* [Given data]
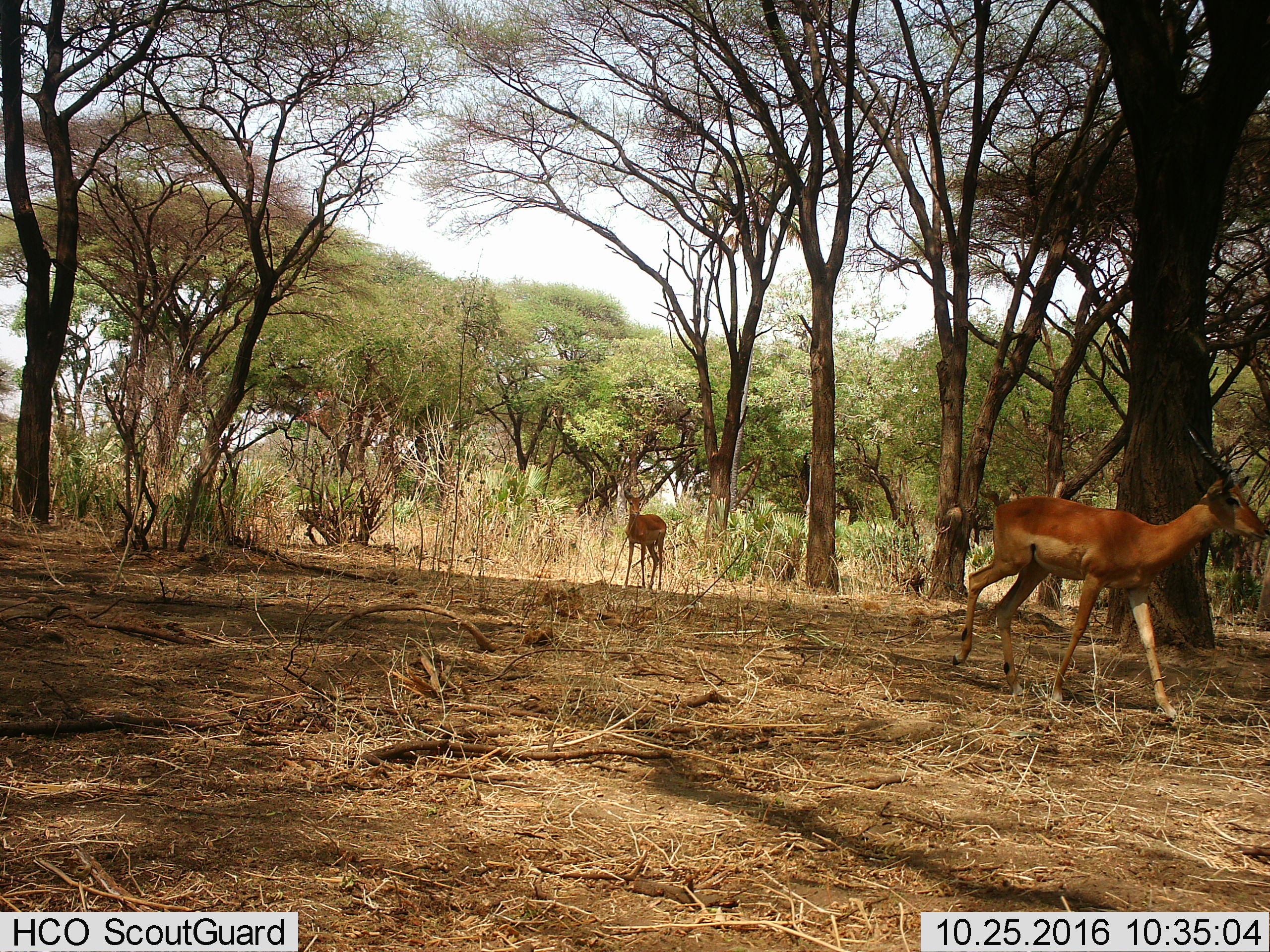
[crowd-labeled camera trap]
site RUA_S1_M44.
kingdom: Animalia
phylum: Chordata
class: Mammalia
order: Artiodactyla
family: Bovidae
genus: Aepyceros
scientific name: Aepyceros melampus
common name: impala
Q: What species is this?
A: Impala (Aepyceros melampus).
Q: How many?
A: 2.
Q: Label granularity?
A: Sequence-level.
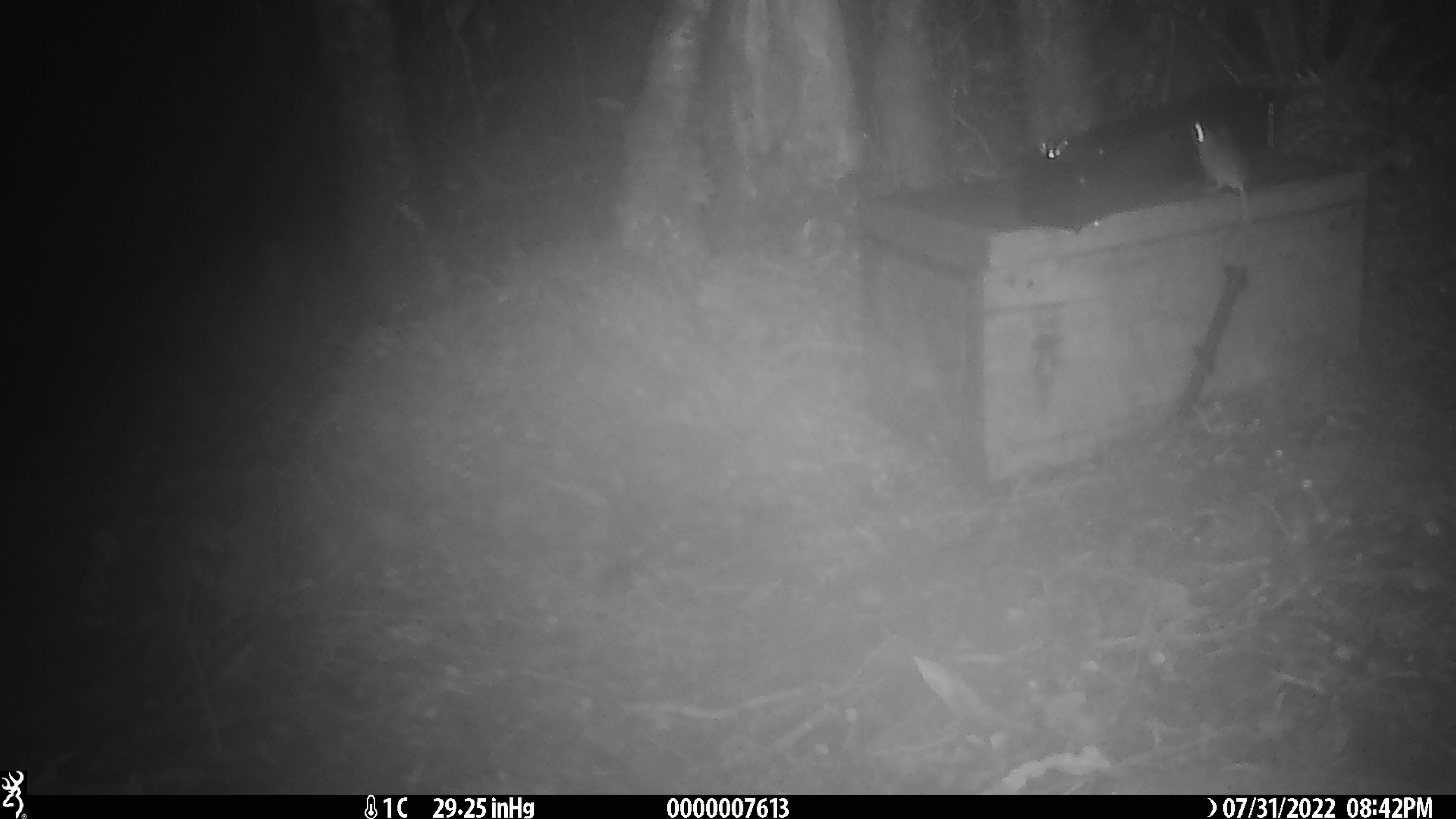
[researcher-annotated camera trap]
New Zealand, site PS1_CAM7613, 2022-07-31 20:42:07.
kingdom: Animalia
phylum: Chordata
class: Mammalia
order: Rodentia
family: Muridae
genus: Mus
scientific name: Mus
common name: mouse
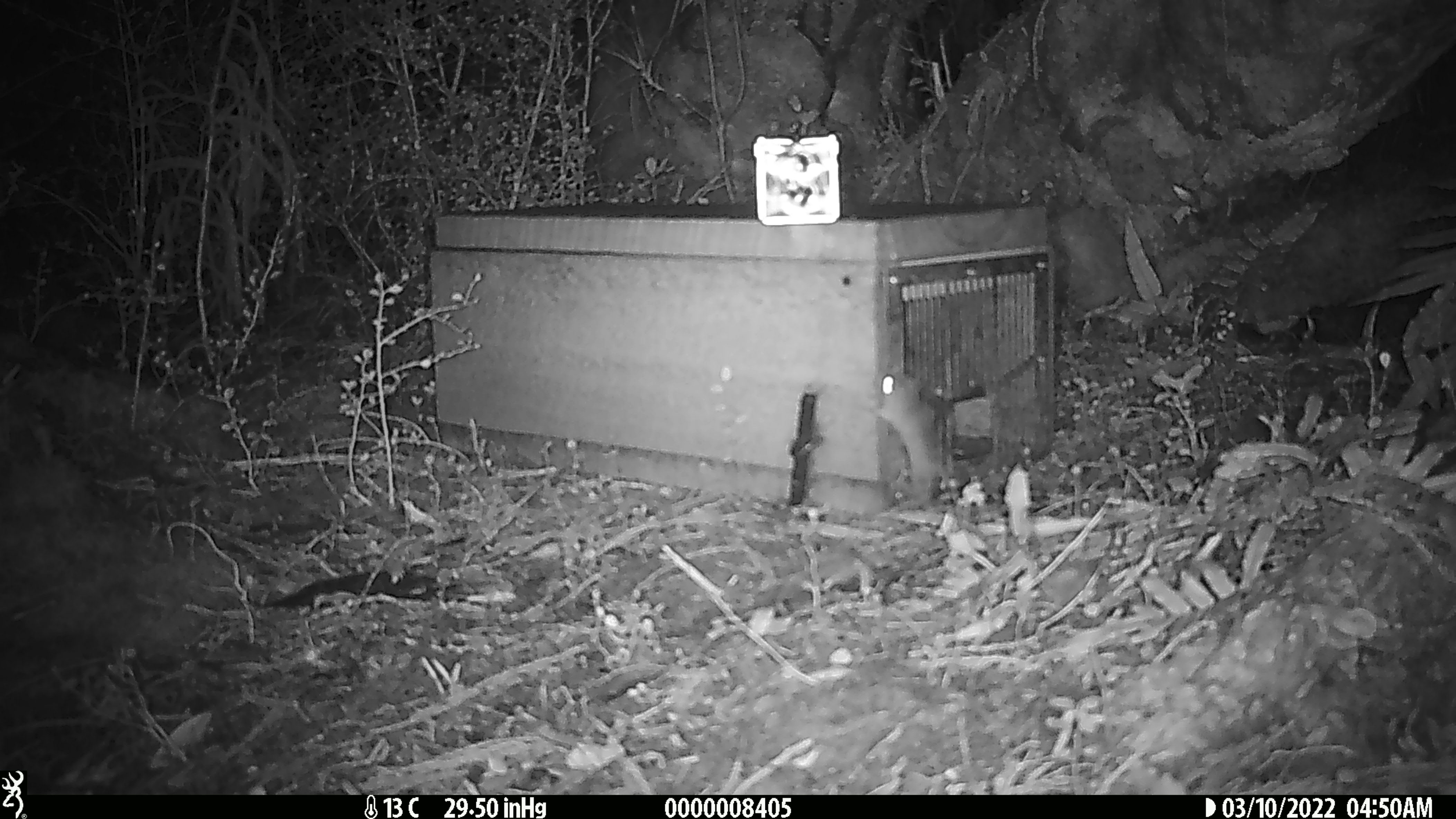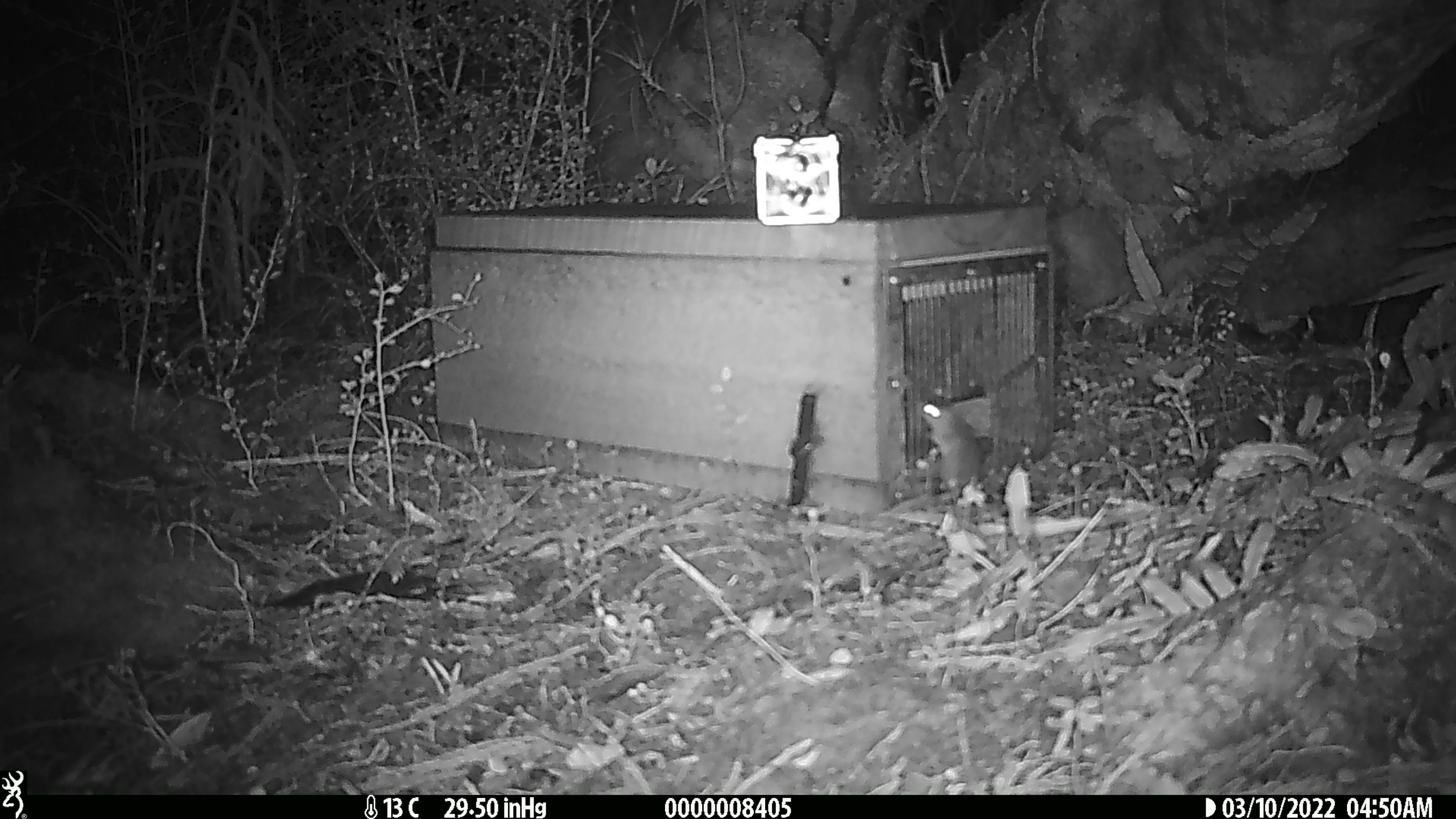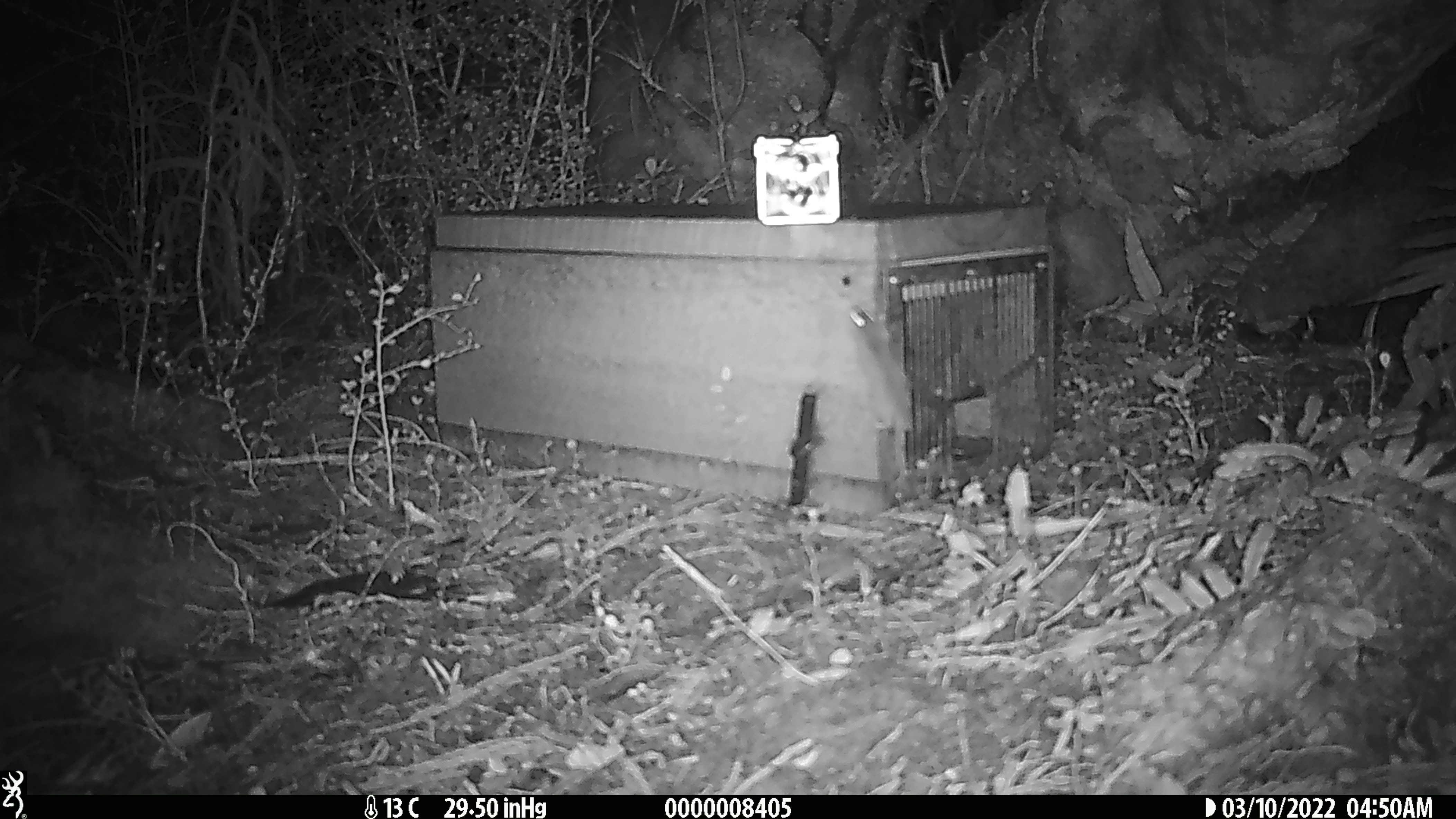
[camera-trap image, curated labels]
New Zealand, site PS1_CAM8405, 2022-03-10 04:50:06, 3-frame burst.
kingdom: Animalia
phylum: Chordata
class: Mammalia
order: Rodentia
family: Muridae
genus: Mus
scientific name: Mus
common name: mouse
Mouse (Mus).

* [Problem to work on]
Only the pictures are to be dropped; the rest of the material above must be duplicated exactly.

* [Solution for this task]
[crowd-labeled camera trap]
site RUA_S1_M44.
kingdom: Animalia
phylum: Chordata
class: Mammalia
order: Artiodactyla
family: Bovidae
genus: Aepyceros
scientific name: Aepyceros melampus
common name: impala
Q: What species is this?
A: Impala (Aepyceros melampus).
Q: How many?
A: 2.
Q: Label granularity?
A: Sequence-level.
[researcher-annotated camera trap]
New Zealand, site PS1_CAM7613, 2022-07-31 20:42:07.
kingdom: Animalia
phylum: Chordata
class: Mammalia
order: Rodentia
family: Muridae
genus: Mus
scientific name: Mus
common name: mouse
[camera-trap image, curated labels]
New Zealand, site PS1_CAM8405, 2022-03-10 04:50:06, 3-frame burst.
kingdom: Animalia
phylum: Chordata
class: Mammalia
order: Rodentia
family: Muridae
genus: Mus
scientific name: Mus
common name: mouse
Mouse (Mus).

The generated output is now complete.